The problem
Restate the records that follow word for word; no pictures should appear.

Extracted entries
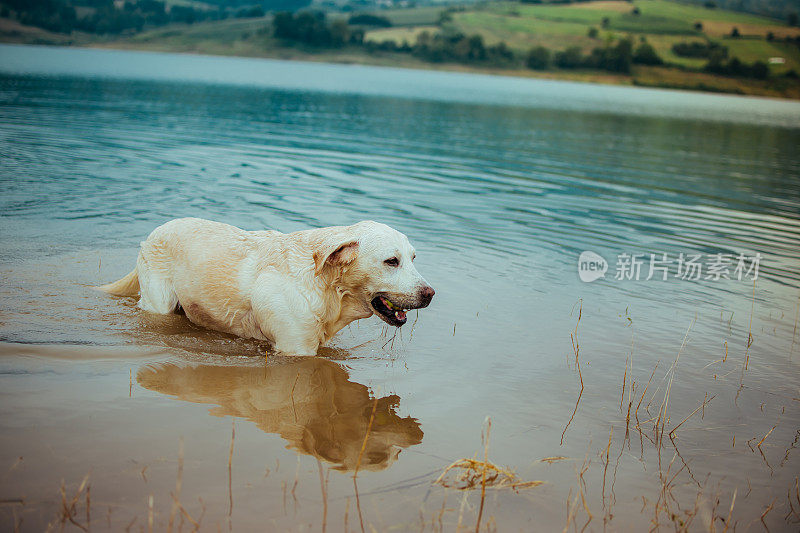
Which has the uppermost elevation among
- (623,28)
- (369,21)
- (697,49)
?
(369,21)

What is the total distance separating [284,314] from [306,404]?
1.14m

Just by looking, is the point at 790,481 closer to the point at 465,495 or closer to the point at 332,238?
the point at 465,495

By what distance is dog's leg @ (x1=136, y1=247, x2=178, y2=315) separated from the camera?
8247mm

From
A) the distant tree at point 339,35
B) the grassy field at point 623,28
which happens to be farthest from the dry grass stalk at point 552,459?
the distant tree at point 339,35

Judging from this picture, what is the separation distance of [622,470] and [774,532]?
1305 millimetres

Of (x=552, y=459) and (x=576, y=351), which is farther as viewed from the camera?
(x=576, y=351)

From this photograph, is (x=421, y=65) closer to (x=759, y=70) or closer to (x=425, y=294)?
(x=759, y=70)

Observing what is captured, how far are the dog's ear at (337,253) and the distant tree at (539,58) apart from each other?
153597 mm

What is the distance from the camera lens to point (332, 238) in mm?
7305

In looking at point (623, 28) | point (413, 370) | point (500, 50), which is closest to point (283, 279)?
point (413, 370)

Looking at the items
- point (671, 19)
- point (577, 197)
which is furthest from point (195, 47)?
point (577, 197)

Answer to this task
Which has the uppermost elevation among
- (623,28)
- (369,21)
- (697,49)
?
(369,21)

What is the total distance separating [284,314] from [306,404]?
1.14m

Just by looking, is the point at 790,481 closer to the point at 465,495 or closer to the point at 332,238?
the point at 465,495

By what distance is dog's leg @ (x1=136, y1=247, x2=178, y2=315) separated from the camera?
8247mm

From
A) the distant tree at point 339,35
B) the grassy field at point 623,28
which happens to be farthest from the dry grass stalk at point 552,459?
the distant tree at point 339,35

Judging from this picture, what is the separation distance of [622,470] and [774,532]?
1305 millimetres

Of (x=552, y=459) and (x=576, y=351), which is farther as viewed from the camera?
(x=576, y=351)

From this photograph, is (x=421, y=65) closer to (x=759, y=70) or closer to (x=425, y=294)?
(x=759, y=70)

Observing what is captured, how far are the dog's ear at (337,253) and the distant tree at (539,58) apart from each other?
153597 mm

What is the distance from the camera lens to point (332, 238) in mm?
7305

In looking at point (623, 28) | point (413, 370) | point (500, 50), which is closest to point (283, 279)?
point (413, 370)

Looking at the items
- point (671, 19)
- point (577, 197)
which is furthest from point (195, 47)?
point (577, 197)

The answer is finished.